Clinton Betting Against Syria's Assad
US Secretary of State Hillary Clinton said Thursday she is "betting against" Syrian President Bashar al-Assad's staying in power.
"The strategy followed by the Syrians and their allies is one that can't stand the test of legitimacy or even brutality for any length of time," Clinton told.
"There will be increasingly capable opposition forces. They will from somewhere, somehow, find the means to defend themselves as well as begin offensive measures," she added.
"It is clear to me there will be a breaking point," Clinton said. "I wish it would be sooner, so that more lives would be saved, than later, but I have absolutely no doubt there will be such a breaking point."
Clinton's remarks were made after a reporter asked her about Russia and China, which have blocked UN Security Council resolutions designed to end the violence in Syria.
"The pressure will build on countries like Russia and China because world opinion is not going to stand idly by. Arab opinion is not going to be satisfied watching two nations, one for commercial reasons one for commercial and ideological reasons, bolstering a regime that is defying every rule of modern international norms," she said.
She added that the "brutality" of Syrian President Bashar al-Assad's regime against its own people was "unsustainable in the internet age."
"When Assad's father conducted his horrific attacks back in the early '80s, there was no Internet, there was no Twitter, there were no social communication sites. There was no satellite television," Clinton said.
"It's much harder, and thankfully so, to have that level of brutality - shelling with artillery your own people - not be known by everyone, most particularly your own people, not after the fact but in real time," she added.
"In the event that he continues to refuse, we think that the pressure will continue to build," she said. "So it's a fluid situation. But if I were a betting person for the medium term and certainly the long term, I would be betting against Assad."
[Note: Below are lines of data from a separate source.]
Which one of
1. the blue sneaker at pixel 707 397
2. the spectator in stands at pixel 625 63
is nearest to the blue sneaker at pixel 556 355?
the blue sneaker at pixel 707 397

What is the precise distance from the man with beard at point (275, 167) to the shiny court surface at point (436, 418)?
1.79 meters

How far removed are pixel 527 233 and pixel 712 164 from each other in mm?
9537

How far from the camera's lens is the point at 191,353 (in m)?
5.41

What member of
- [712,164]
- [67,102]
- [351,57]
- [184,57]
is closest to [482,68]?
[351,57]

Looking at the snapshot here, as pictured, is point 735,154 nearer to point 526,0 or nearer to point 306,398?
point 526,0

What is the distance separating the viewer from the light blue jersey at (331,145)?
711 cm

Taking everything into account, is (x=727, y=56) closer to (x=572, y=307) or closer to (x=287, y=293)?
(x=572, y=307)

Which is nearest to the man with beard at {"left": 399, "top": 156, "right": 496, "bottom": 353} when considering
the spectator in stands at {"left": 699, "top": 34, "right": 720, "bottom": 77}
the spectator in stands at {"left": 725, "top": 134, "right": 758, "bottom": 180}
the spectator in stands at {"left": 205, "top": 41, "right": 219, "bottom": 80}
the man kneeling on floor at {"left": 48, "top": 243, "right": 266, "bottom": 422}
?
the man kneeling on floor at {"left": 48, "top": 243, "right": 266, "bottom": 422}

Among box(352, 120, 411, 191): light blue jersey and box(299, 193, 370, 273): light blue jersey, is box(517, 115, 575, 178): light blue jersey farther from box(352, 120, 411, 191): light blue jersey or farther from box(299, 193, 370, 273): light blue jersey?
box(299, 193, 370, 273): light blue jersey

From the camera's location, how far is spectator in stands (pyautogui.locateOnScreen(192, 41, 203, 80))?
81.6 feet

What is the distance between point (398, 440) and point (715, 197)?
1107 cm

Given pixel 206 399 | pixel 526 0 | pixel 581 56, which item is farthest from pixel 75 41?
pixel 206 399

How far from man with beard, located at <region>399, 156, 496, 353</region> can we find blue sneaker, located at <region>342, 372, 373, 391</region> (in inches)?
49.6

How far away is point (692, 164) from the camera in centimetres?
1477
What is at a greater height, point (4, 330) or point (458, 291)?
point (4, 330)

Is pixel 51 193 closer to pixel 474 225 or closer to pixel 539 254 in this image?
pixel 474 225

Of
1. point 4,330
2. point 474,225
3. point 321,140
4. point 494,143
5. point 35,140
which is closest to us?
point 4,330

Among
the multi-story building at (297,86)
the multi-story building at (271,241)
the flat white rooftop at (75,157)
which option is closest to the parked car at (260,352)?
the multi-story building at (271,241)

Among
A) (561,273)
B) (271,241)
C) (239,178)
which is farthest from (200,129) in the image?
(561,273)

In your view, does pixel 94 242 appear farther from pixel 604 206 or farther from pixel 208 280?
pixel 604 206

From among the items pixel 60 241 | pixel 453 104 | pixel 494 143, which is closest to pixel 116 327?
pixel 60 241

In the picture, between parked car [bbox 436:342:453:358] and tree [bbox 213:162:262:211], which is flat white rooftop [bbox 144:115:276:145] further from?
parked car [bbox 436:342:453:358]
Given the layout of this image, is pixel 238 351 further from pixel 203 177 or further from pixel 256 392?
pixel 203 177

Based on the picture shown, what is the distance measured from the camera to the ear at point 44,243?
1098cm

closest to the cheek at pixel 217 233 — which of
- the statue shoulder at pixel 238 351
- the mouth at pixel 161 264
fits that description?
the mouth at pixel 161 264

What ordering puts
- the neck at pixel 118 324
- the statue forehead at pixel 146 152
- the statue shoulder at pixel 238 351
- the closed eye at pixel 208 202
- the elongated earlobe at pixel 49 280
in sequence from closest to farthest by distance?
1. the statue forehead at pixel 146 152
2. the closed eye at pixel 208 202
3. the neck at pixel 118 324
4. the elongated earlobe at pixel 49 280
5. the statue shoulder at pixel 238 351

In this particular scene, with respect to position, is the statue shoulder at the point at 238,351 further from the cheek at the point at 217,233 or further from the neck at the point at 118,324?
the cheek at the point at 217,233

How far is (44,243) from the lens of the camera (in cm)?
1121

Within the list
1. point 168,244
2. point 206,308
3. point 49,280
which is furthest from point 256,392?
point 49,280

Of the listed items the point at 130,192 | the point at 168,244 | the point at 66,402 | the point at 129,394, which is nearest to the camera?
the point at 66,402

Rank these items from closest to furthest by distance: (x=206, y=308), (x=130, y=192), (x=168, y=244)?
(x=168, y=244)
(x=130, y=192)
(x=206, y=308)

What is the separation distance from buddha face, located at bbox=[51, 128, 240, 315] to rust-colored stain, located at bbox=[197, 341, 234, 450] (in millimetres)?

Her remarks came as Assad's forces shelled rebel-held districts of the flashpoint city of Homs for the 20th straight day on Thursday. Hundreds have been killed in Homs, a focal point of unrest, in recent weeks.
Residents of Homs fear Assad plans to follow in his father's footsteps of his father Hafez whose father put down a rebellion in Hama 30 years ago, killing at least 10,000.
The violence in Homs is only the latest in over a year of bloody crackdowns by Assad that UN Human Rights officials say has claimed at least 5,400 civilian lives.
However, UN officials stopped counting saying pervasive chaos in Syria made an accurate accounting impossible. Independent human rights group say the death toll now exceeds 7,300.
In London for an international conference aimed at finding ways to solve two-decades of pervasive blight and unrest in Somalia, Clinton is next headed for a gathering of Western and Arab powers on Friday in Tunis.
The Tunis "Friends of Syria" meeting is expected to be attended by more than 70 nations and international groups. It is unclear what steps would be undertaken in Tunis, but it is widely expected a push to close gaps in sanctions on Damascus in Asia, Eastern Europe, and Russia will be made.
However, US officials on Tuesday did say arming Syria's rebels could "become an alternative." It is unknown whether the meeting in Tunis will address arms, but observers say it is unlikely.
Russia, long-wary of regime change and protecting tens of billions of dollars in trade with Syria, said it will not attend the Tunis meeting.